Exercise input:
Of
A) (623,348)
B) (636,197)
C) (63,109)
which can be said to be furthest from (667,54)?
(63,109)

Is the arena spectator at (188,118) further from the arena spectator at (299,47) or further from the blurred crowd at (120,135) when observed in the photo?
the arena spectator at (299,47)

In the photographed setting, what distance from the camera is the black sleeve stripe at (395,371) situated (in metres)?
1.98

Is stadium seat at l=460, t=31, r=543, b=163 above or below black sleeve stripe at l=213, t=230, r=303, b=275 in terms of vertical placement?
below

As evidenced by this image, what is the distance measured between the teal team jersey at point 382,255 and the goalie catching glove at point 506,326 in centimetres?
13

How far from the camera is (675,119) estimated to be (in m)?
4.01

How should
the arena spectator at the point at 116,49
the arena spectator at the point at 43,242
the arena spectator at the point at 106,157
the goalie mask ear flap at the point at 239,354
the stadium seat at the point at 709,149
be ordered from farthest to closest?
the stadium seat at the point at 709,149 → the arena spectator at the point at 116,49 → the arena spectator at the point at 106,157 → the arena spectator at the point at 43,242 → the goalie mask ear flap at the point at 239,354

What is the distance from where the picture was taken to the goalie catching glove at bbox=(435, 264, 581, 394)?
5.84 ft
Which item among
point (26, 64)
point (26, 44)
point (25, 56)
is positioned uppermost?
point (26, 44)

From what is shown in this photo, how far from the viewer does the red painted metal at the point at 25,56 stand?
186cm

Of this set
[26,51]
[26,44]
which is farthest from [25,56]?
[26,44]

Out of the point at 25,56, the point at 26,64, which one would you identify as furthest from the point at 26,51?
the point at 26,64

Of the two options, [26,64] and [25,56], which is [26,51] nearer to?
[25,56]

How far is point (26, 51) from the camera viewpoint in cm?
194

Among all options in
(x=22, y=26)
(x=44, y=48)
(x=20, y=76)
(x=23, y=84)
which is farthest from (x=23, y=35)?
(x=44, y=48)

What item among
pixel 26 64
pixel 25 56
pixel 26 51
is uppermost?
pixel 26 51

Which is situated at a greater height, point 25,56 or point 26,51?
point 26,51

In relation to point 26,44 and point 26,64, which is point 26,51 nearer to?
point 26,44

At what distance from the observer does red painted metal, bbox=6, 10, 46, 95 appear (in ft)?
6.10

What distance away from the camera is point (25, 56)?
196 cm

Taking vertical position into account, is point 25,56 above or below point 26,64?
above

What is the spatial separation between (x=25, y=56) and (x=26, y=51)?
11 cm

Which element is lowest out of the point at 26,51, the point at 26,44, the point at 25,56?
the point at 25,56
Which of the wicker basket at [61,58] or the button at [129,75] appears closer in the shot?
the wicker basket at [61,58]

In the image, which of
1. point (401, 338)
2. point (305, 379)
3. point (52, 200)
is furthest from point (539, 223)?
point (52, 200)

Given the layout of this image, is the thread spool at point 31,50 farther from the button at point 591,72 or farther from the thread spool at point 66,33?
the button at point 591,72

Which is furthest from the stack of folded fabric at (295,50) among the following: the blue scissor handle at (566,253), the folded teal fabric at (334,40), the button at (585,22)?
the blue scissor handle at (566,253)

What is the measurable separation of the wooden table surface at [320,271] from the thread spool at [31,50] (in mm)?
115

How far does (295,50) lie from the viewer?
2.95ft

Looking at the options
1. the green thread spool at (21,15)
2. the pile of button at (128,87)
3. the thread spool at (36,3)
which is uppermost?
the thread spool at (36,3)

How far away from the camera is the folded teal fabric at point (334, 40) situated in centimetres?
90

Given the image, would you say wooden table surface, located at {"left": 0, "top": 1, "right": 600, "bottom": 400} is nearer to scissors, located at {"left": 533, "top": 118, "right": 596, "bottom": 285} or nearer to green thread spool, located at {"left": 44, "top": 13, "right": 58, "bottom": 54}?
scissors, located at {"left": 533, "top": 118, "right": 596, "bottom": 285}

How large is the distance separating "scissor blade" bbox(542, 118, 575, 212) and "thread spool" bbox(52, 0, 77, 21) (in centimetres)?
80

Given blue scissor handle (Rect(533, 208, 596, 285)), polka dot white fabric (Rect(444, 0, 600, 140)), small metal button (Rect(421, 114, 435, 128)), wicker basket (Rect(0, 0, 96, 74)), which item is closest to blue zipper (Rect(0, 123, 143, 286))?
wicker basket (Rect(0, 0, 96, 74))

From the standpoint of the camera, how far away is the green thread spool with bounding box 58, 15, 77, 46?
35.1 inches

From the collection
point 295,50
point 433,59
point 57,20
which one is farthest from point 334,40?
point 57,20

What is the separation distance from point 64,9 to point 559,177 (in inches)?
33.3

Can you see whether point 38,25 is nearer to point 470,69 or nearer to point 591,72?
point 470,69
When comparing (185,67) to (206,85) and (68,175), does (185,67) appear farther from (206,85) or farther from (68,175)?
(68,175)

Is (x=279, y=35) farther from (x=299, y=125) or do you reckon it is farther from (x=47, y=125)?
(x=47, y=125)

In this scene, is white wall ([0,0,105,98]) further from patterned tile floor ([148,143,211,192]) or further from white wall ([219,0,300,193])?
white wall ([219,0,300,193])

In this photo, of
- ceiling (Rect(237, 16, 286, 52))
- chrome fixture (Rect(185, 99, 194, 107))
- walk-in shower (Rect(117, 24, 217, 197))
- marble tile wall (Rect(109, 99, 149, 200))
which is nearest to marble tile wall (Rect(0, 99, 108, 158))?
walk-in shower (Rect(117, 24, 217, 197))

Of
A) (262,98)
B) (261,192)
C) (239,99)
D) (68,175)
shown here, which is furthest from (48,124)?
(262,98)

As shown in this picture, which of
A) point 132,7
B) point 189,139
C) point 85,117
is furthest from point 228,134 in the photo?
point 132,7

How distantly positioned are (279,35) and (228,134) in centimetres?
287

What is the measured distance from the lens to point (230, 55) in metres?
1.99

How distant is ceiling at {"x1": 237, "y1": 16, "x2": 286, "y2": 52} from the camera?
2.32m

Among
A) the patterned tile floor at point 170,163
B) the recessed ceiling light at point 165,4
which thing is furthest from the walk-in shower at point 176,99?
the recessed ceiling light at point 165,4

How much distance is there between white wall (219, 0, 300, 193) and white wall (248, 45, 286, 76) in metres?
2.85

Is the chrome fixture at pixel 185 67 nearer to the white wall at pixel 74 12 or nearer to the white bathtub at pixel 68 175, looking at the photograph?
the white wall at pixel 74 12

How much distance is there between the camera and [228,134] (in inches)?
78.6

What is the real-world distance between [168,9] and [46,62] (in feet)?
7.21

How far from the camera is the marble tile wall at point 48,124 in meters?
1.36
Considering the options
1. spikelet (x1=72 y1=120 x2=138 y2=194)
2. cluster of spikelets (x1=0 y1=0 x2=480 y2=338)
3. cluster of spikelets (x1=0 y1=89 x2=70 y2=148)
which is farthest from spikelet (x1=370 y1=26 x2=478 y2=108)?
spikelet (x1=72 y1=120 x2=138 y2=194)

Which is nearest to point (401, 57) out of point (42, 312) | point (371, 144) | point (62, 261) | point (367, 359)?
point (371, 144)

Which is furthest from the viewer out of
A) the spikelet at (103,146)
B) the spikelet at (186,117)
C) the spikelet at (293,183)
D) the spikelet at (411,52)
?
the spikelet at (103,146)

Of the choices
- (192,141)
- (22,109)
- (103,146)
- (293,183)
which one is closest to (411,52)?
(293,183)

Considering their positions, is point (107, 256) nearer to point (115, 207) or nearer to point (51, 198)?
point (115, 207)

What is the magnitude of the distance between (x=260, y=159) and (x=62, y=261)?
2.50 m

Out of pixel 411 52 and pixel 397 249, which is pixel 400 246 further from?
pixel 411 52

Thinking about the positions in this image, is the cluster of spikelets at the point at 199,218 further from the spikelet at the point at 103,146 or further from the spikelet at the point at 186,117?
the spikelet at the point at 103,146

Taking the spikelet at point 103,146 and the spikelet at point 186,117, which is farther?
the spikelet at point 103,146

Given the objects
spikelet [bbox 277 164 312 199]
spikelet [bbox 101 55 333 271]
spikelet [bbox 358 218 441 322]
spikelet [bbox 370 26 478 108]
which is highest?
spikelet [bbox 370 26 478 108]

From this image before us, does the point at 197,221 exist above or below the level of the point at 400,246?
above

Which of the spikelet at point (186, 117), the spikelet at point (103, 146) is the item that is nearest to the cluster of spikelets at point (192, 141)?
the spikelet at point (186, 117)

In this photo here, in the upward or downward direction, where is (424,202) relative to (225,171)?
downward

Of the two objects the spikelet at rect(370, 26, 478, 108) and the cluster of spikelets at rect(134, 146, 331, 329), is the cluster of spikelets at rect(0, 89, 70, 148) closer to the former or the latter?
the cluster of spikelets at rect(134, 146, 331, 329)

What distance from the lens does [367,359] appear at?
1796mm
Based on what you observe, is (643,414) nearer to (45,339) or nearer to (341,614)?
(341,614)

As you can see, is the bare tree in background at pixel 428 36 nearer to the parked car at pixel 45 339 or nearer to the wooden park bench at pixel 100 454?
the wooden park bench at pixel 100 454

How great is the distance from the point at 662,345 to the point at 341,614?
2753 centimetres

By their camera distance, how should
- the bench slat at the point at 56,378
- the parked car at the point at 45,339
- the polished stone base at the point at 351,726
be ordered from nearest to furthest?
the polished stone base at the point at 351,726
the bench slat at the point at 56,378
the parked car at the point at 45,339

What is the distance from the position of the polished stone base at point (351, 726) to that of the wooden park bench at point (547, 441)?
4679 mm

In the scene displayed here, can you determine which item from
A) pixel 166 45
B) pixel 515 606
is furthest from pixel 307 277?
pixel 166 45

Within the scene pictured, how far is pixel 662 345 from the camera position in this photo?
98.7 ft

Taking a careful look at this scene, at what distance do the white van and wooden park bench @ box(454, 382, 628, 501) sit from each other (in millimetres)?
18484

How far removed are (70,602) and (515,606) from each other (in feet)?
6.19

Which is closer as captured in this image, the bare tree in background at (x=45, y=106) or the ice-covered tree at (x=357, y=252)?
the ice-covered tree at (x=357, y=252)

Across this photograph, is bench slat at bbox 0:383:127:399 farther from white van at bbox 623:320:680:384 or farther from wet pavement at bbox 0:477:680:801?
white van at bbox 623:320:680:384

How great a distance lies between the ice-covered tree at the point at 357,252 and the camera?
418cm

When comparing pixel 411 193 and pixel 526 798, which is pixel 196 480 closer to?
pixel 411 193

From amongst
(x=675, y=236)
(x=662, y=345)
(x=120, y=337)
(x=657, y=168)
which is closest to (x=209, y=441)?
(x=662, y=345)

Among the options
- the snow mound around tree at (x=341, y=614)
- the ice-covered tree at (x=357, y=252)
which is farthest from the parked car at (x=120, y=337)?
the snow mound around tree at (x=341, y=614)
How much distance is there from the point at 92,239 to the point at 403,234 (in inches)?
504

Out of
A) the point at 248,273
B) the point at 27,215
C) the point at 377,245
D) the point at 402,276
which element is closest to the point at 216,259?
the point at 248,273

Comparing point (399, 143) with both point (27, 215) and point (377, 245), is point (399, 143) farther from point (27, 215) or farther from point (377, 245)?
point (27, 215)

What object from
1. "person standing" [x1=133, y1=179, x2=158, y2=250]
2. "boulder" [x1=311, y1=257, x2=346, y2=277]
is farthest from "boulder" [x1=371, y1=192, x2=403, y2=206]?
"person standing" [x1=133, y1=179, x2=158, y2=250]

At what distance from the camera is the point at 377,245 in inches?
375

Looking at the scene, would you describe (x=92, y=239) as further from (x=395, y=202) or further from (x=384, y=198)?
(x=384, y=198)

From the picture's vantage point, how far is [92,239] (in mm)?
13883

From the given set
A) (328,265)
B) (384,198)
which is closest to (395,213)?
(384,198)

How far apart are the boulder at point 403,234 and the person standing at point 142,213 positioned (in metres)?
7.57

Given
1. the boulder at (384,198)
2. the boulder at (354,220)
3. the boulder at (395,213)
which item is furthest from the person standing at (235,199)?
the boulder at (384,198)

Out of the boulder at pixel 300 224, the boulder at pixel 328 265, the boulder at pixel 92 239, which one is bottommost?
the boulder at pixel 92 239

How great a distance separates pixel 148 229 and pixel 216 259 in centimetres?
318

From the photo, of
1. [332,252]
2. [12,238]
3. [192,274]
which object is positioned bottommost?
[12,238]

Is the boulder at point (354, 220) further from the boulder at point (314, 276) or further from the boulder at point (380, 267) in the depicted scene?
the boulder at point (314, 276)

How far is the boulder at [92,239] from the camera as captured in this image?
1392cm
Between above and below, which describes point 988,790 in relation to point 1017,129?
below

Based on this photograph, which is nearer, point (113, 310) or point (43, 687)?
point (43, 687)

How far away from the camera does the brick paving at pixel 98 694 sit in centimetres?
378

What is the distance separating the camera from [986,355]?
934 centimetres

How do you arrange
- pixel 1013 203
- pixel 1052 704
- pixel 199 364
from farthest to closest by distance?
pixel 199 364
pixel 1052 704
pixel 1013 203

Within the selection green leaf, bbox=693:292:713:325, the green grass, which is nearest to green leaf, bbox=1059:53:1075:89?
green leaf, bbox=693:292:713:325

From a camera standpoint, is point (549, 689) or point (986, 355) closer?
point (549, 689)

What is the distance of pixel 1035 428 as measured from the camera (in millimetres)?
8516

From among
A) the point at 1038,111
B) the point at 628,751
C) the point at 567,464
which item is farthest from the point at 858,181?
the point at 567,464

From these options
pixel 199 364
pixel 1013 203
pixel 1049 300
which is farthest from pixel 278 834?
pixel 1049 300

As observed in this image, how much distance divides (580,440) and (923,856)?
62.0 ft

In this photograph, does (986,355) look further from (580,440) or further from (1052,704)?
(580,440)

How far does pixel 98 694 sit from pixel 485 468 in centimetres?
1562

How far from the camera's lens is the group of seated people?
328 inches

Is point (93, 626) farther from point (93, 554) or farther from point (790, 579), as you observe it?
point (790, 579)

Goal:
Update the rows from the line containing "In this photograph, does" through the end of the rows, replacing "group of seated people" with "seated audience" and leaving everything else unchanged.

Answer below:
In this photograph, does (986,355) look further from (580,440) or further from (1052,704)?
(580,440)

How far does pixel 98 694 sit from pixel 485 468 in centimetres?
1562

How far from the camera's lens is the seated audience?
328 inches

Is point (93, 626) farther from point (93, 554) or farther from point (790, 579), as you observe it?
point (790, 579)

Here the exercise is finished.